(Data items)
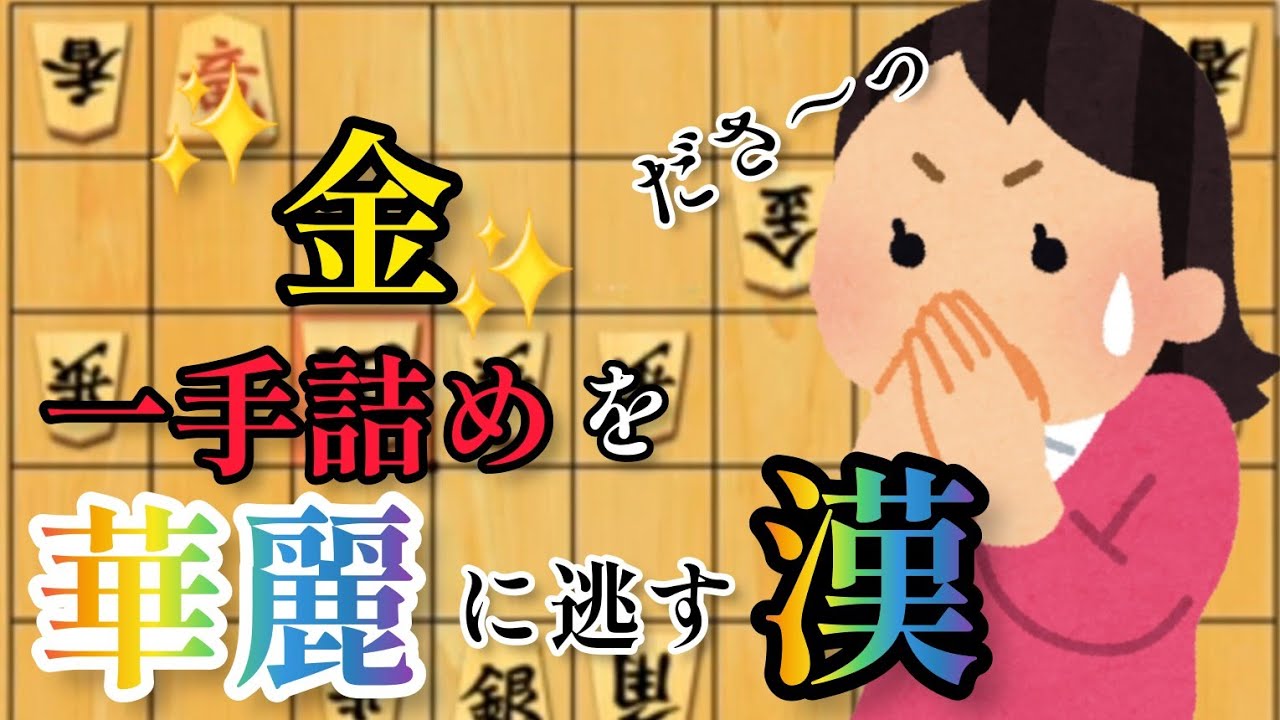 『一手詰み』を華麗に逃す漢。 - YouTube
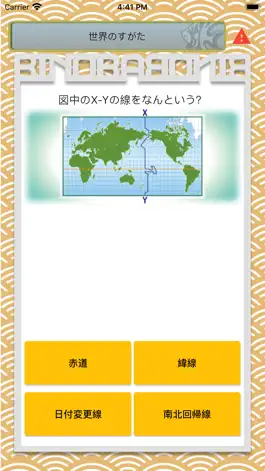 Game screenshot ビノバ 中学 地理 hack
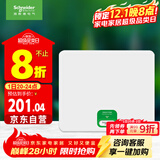 施耐德电气 配电箱空开强电箱白色12回路 家用暗装配线箱套装天朗系列TLA12B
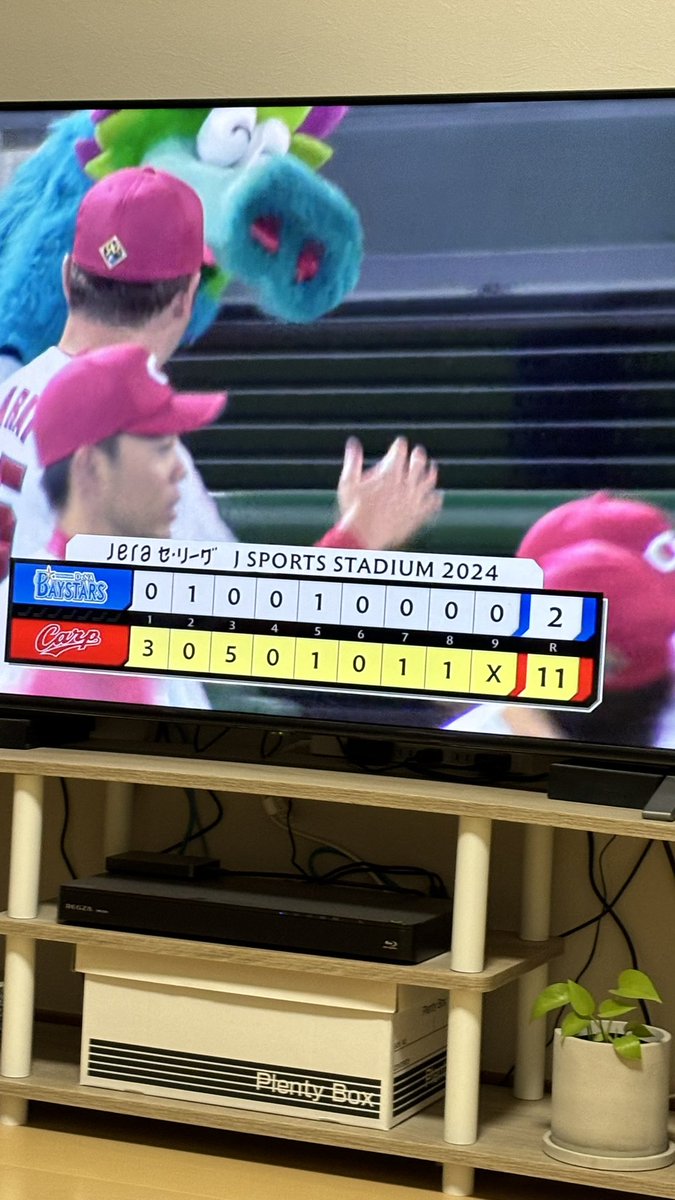 baseball_aichi's tweet photo. 久しぶりにゆっくり家でカープ見て…
快勝‼️ https://t.co/H6XHIV2iCx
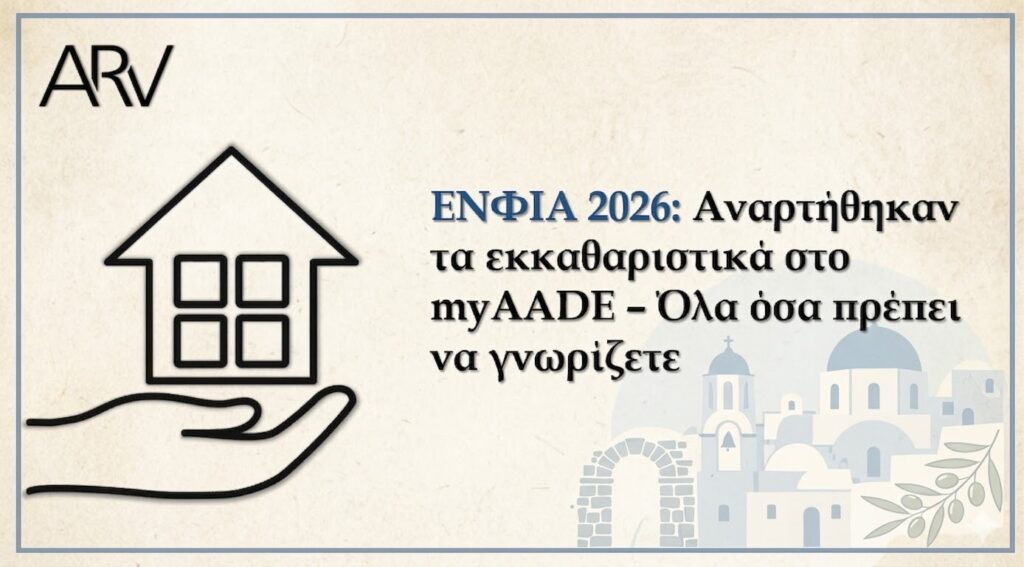ΕΝΦΙΑ 2026: Αναρτήθηκαν τα εκκαθαριστικά στο myAADE - Όλα όσα πρέπει να γνωρίζετε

Your instructions :: Please reproduce the text of every record above character for character, omitting the pictures.

Answer to the exercise ::
 『一手詰み』を華麗に逃す漢。 - YouTube
 Game screenshot ビノバ 中学 地理 hack
 施耐德电气 配电箱空开强电箱白色12回路 家用暗装配线箱套装天朗系列TLA12B
 baseball_aichi's tweet photo. 久しぶりにゆっくり家でカープ見て…
快勝‼️ https://t.co/H6XHIV2iCx
ΕΝΦΙΑ 2026: Αναρτήθηκαν τα εκκαθαριστικά στο myAADE - Όλα όσα πρέπει να γνωρίζετε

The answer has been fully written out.